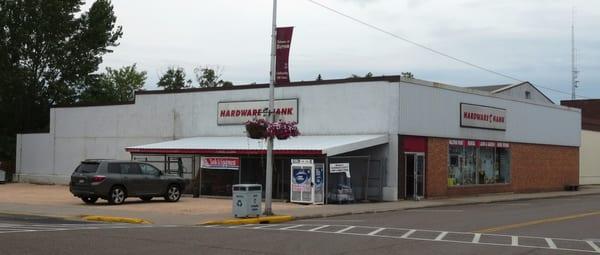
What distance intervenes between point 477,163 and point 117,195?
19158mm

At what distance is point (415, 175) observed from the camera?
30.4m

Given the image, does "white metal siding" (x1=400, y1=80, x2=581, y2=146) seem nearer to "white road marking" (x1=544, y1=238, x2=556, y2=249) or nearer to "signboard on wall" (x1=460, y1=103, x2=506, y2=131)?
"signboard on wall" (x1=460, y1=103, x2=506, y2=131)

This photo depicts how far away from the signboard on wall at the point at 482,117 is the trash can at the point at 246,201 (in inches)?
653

---

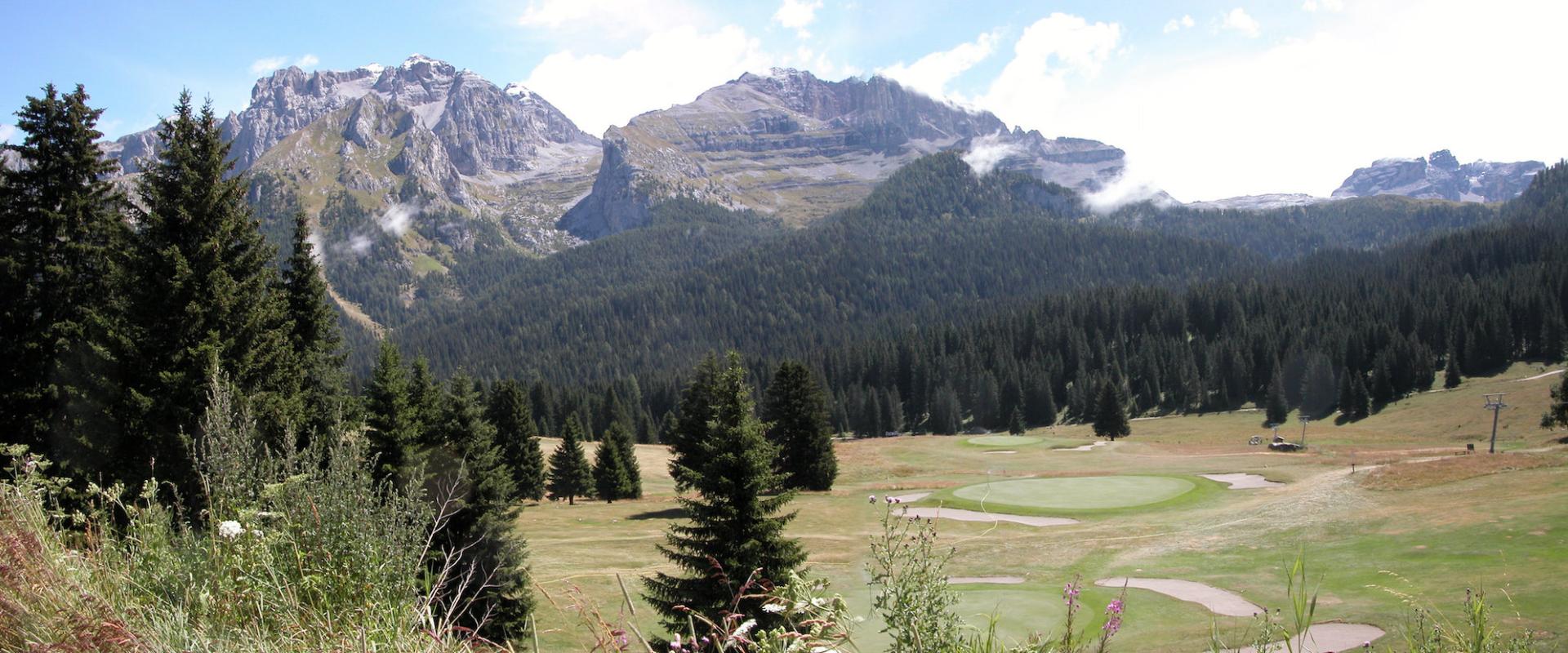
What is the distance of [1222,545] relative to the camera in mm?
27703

_What you need to do_.
Identify every line in the entries above that contains the string "distance", and copy each of those lines. Case matters.

_Exercise response_.
What distance intervenes between point 477,163 and point 117,195?
At what distance is point (415, 175) observed from the camera?
What is the distance of [1222,545] relative to the camera in mm?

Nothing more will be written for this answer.